CVE-2024-2869 is a stored Cross-Site Scripting (XSS) vulnerability identified in the Easy Property Listings WordPress plugin versions prior to 3.5.4. This vulnerability arises because the plugin fails to properly sanitize and escape certain settings fields. Specifically, even when the WordPress capability 'unfiltered_html' is disabled — a common restriction in multisite environments to prevent users from injecting arbitrary HTML — high privilege users such as administrators can inject malicious scripts. The vulnerability is classified under CWE-79, indicating improper neutralization of input during web page generation. Exploiting this flaw requires an attacker to have administrative privileges, but it can lead to persistent XSS attacks where malicious JavaScript is stored on the server and executed in the browsers of users who view the affected pages. The CVSS v3.1 base score is 4.8 (medium severity), reflecting that the attack vector is network-based, requires low attack complexity, high privileges, and user interaction, with a scope change (S:C) meaning the vulnerability affects resources beyond the initially vulnerable component. The impact includes limited confidentiality and integrity loss but no availability impact. No known exploits are currently reported in the wild, and no official patches are linked yet, though the fixed version is 3.5.4 or later. This vulnerability is particularly relevant in multisite WordPress setups where administrative users may be restricted from using unfiltered HTML but can still exploit this flaw to inject persistent malicious scripts, potentially compromising other users or administrators who access the affected pages.

For European organizations using WordPress with the Easy Property Listings plugin, this vulnerability poses a moderate risk. The stored XSS can lead to session hijacking, privilege escalation, or distribution of malware to users who access the compromised pages. In multisite environments common in large enterprises or real estate platforms, the impact is amplified because an attacker with admin privileges on one site could affect multiple sites or users. Confidentiality and integrity of user data and administrative sessions could be compromised, potentially leading to unauthorized access or data leakage. While availability is not directly impacted, the reputational damage and potential regulatory consequences under GDPR for failing to protect user data could be significant. Organizations relying on this plugin for property listings or real estate services may face targeted attacks aiming to deface listings, steal credentials, or spread malicious payloads. The medium CVSS score suggests that while exploitation is not trivial, the consequences warrant prompt attention, especially in sectors handling sensitive client information or financial transactions.

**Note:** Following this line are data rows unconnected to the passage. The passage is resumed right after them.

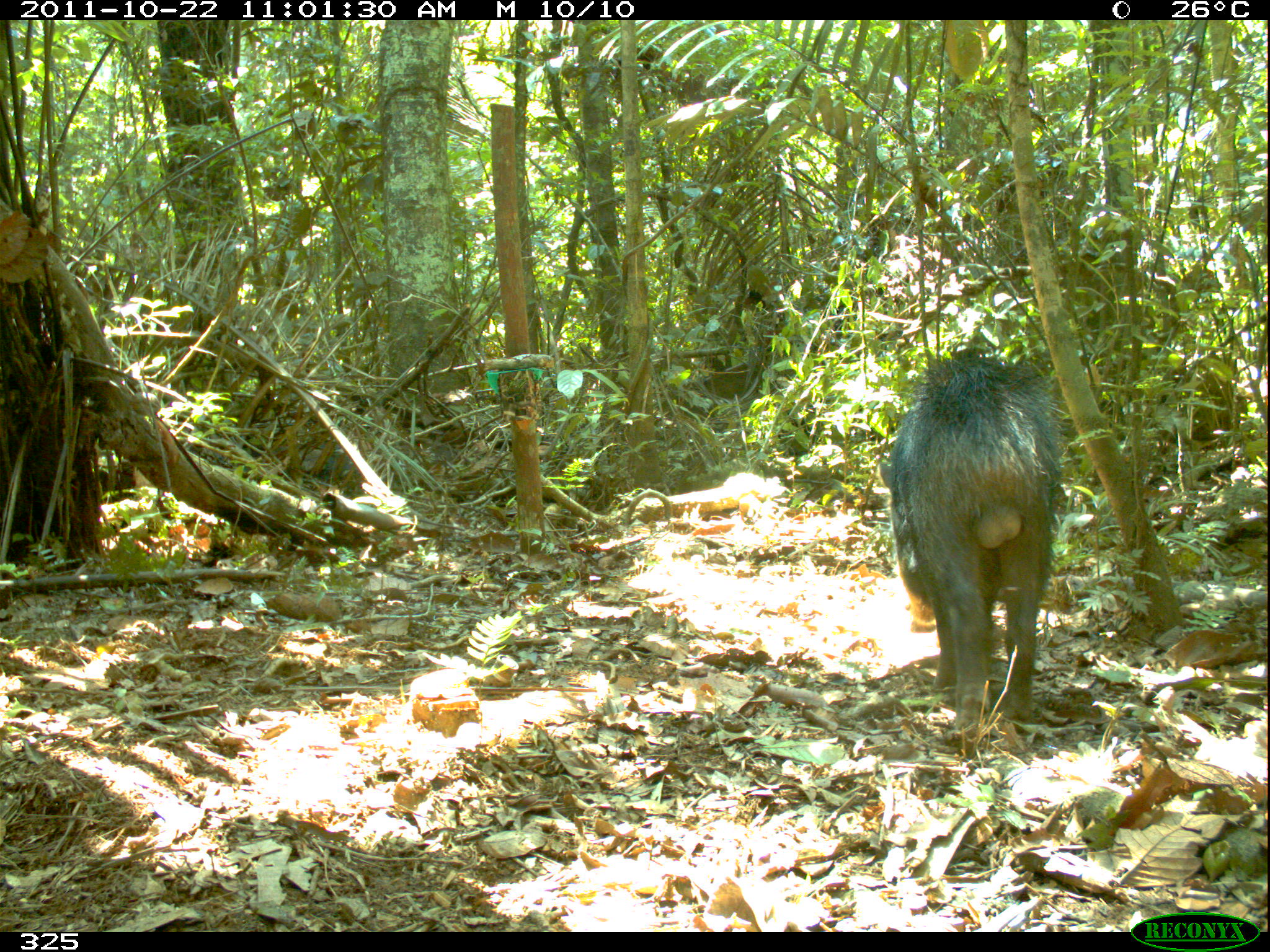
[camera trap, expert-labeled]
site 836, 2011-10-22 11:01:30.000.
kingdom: Animalia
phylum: Chordata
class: Mammalia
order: Artiodactyla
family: Tayassuidae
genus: Tayassu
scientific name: Tayassu pecari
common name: white-lipped peccary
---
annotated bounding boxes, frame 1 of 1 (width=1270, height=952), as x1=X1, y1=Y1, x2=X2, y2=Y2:
tayassu pecari: x1=884, y1=350, x2=1064, y2=742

European organizations should immediately verify the version of Easy Property Listings installed and upgrade to version 3.5.4 or later where the vulnerability is fixed. Until patching is possible, restrict administrative access strictly to trusted personnel and review user roles to minimize the number of users with high privileges. Implement Content Security Policy (CSP) headers to reduce the impact of XSS by restricting script execution sources. Conduct thorough input validation and output encoding on all user-supplied data in custom themes or plugins interacting with Easy Property Listings. Regularly audit multisite configurations to ensure that unfiltered_html capabilities are appropriately assigned and monitor logs for suspicious activity indicative of XSS exploitation attempts. Employ Web Application Firewalls (WAFs) with rules targeting stored XSS patterns specific to this plugin. Finally, educate administrators about the risks of stored XSS and the importance of cautious content management in the plugin settings.